Fill the Strawberries:
Transfer the cream cheese mixture to a piping bag (using a star tip for decoration).
Pipe the filling into each hollowed strawberry half.
Finish the Strawberries:
Sprinkle the tops with graham cracker crumbs for a delightful crunch.
For the Strawberry Shortcake Crumble:
Make the Crumble:
In a bowl, mix together the crushed Golden Oreos, melted butter, strawberry gelatin mix, and crushed freeze-dried strawberries.
Bake:
Spread the mixture evenly on a baking sheet and bake at 350°F (175°C) for 7-10 minutes until lightly golden. Let it cool.
Method of Storage
To keep your Cheesecake Deviled Strawberries fresh and delicious, follow these storage guidelines:
Refrigeration
Short-Term Storage:
Store any leftover filled strawberries in an airtight container in the refrigerator.

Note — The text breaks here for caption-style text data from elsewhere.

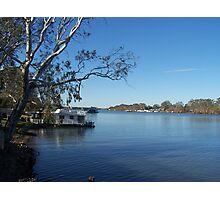 Murray River Photographic Print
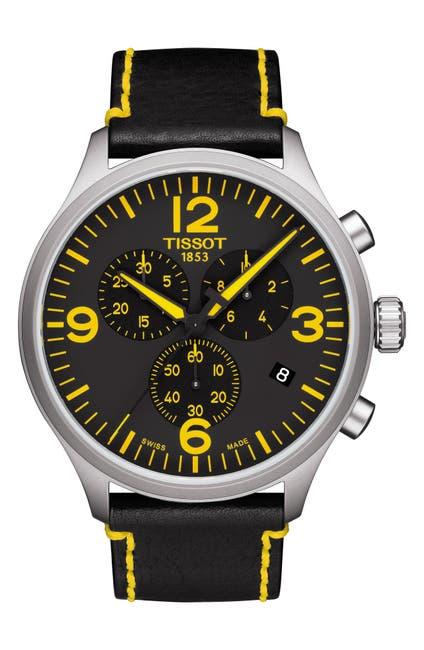 Image of Tissot Men's Chrono XL Classic Tour de France Edition Leather Strap Watch, 45mm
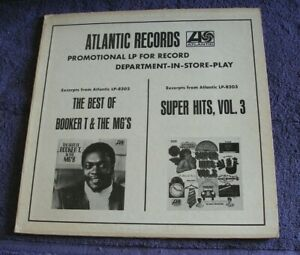 """Atlantic 1968 In-Store Play Promotional LP """"Booker T & The MG's / Super Hits 3"""""""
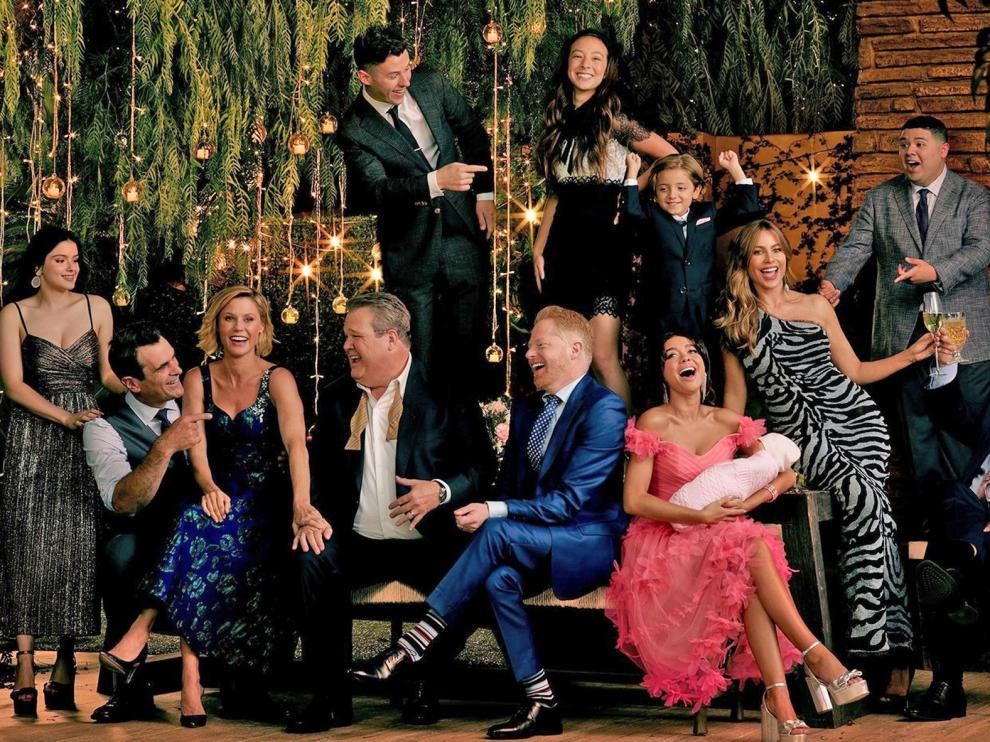 """Modern family"" se despide tras una década muy intensa"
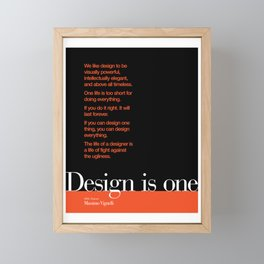Design is One — Honoring Massimo Vignelli Framed Mini Art Print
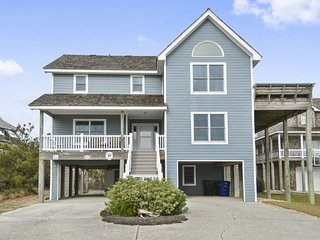 The Baltrush Bungalow - Nags Head vacation rentals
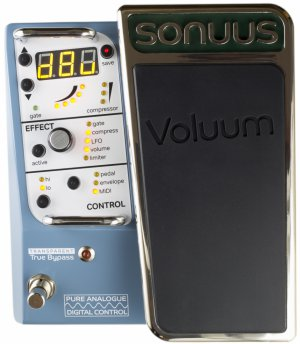 Pedals Module Sonuus Voluum from Other/unknown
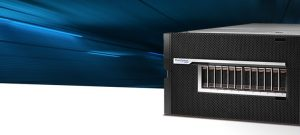 Diski Olmayan Storage ile Tanışın: Flash Storage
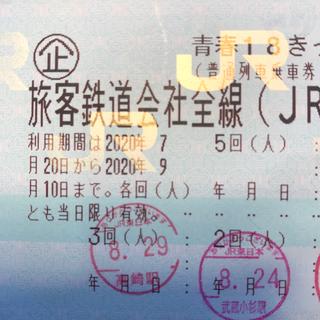 ジェイアール(JR)の青春18きっぷ1枚 日曜夜発送 手渡し可(鉄道乗車券)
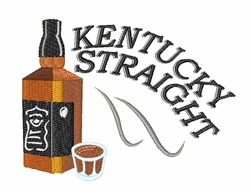 Straight Kentucky embroidery design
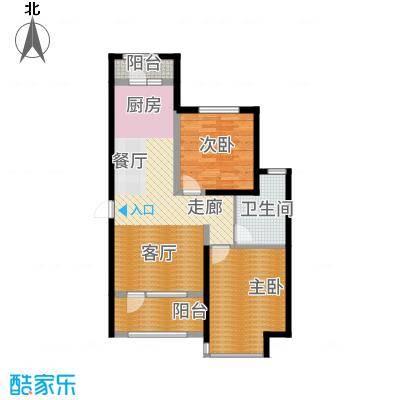 昊宇山海湾88.00㎡昊宇·山海湾C户型2室2厅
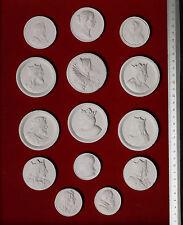 #2. 14 BIG Grand Tour Cameos plaster intaglio Gems Medallions seals Impronte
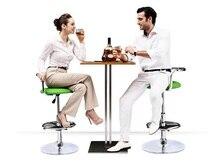 Европейский кофе стулья из нержавеющей стали вращающийся барный стул Розничная Оптовая продажа, Бесплатная доставка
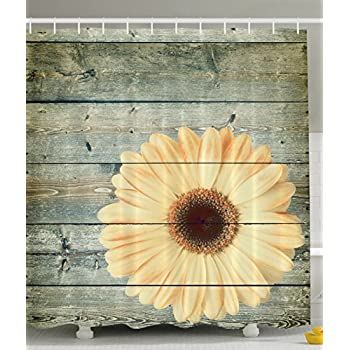 Ambesonne Abstract Oak Tree Wood and Daisy Gerbera Flower Polyester Shower Curtain with Hooks, Green / Yellow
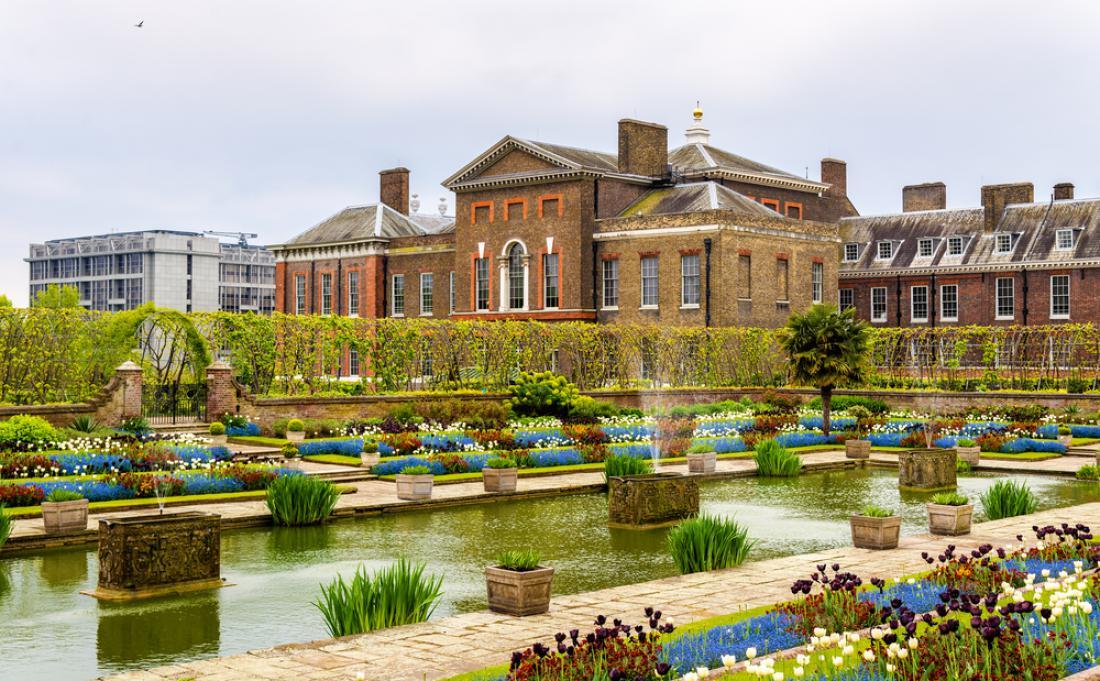 Kensingtonska palača. FOTO: Shutterstock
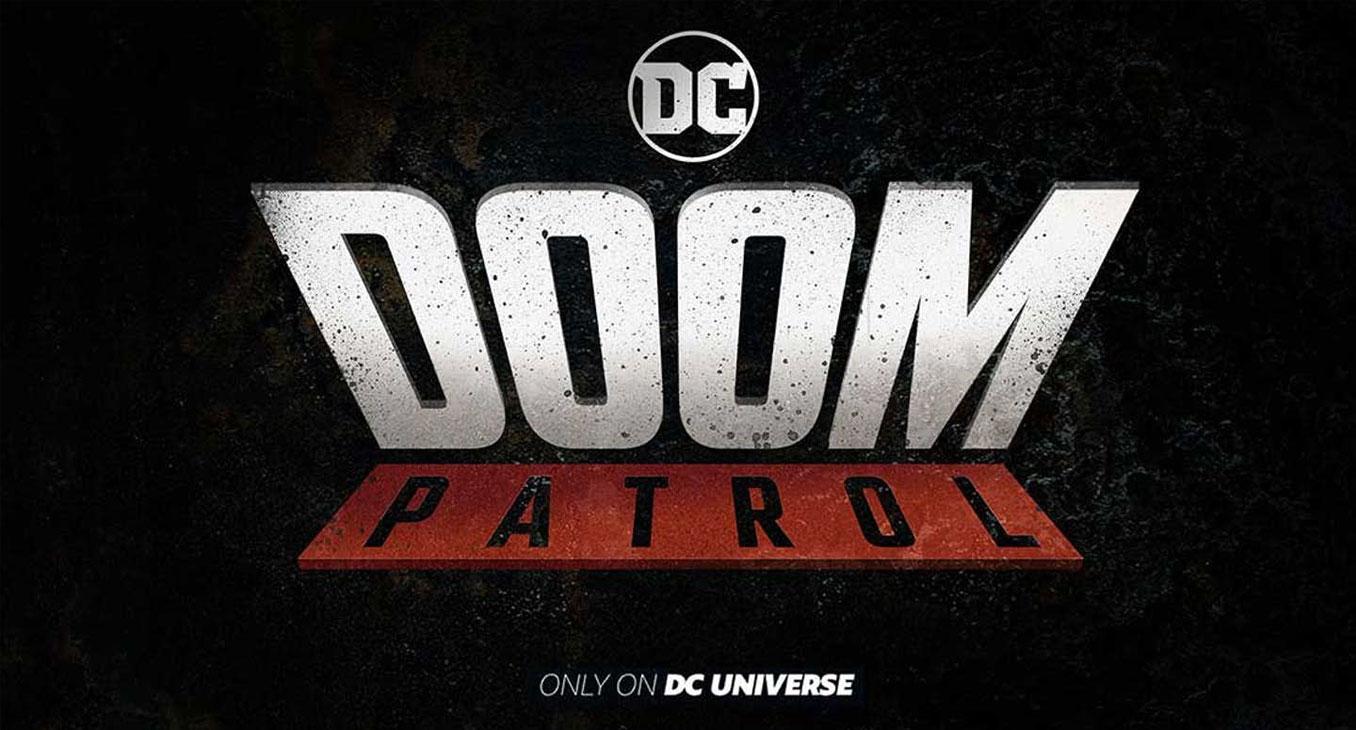 Matt Bomer Cast As Negative Man In Doom Patrol Get Your Comic On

They are best consumed within 1-2 days for optimal freshness and flavor.
Avoid Freezing
Not Recommended:
Freezing is not advisable for these strawberries, as the texture of the strawberries and the cream cheese filling may be compromised upon thawing.
Serving Fresh
Preparation Tip:
If preparing for an event, consider filling the strawberries just before serving to maintain their freshness and prevent the filling from becoming soggy.
Storage of Crumble
For the Strawberry Shortcake Crumble:
Store any leftover crumble in an airtight container at room temperature for up to 1 week.
You can also refrigerate it for longer freshness, but it may lose some crunch.